The problem.
Your output should repeat each record below with no differences.

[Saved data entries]

------

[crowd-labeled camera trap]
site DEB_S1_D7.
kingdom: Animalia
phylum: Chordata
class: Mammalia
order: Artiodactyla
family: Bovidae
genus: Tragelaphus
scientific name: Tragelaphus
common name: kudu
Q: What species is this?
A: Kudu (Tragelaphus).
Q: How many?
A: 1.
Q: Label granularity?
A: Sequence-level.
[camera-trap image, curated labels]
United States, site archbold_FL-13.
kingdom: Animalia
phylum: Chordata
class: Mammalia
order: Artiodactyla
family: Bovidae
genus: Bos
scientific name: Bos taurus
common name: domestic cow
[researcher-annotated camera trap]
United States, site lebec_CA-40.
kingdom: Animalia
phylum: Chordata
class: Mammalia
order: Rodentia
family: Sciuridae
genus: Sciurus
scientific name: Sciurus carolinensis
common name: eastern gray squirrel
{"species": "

------

Answer.
[crowd-labeled camera trap]
site DEB_S1_D7.
kingdom: Animalia
phylum: Chordata
class: Mammalia
order: Artiodactyla
family: Bovidae
genus: Tragelaphus
scientific name: Tragelaphus
common name: kudu
Q: What species is this?
A: Kudu (Tragelaphus).
Q: How many?
A: 1.
Q: Label granularity?
A: Sequence-level.
[camera-trap image, curated labels]
United States, site archbold_FL-13.
kingdom: Animalia
phylum: Chordata
class: Mammalia
order: Artiodactyla
family: Bovidae
genus: Bos
scientific name: Bos taurus
common name: domestic cow
[researcher-annotated camera trap]
United States, site lebec_CA-40.
kingdom: Animalia
phylum: Chordata
class: Mammalia
order: Rodentia
family: Sciuridae
genus: Sciurus
scientific name: Sciurus carolinensis
common name: eastern gray squirrel
{"species": "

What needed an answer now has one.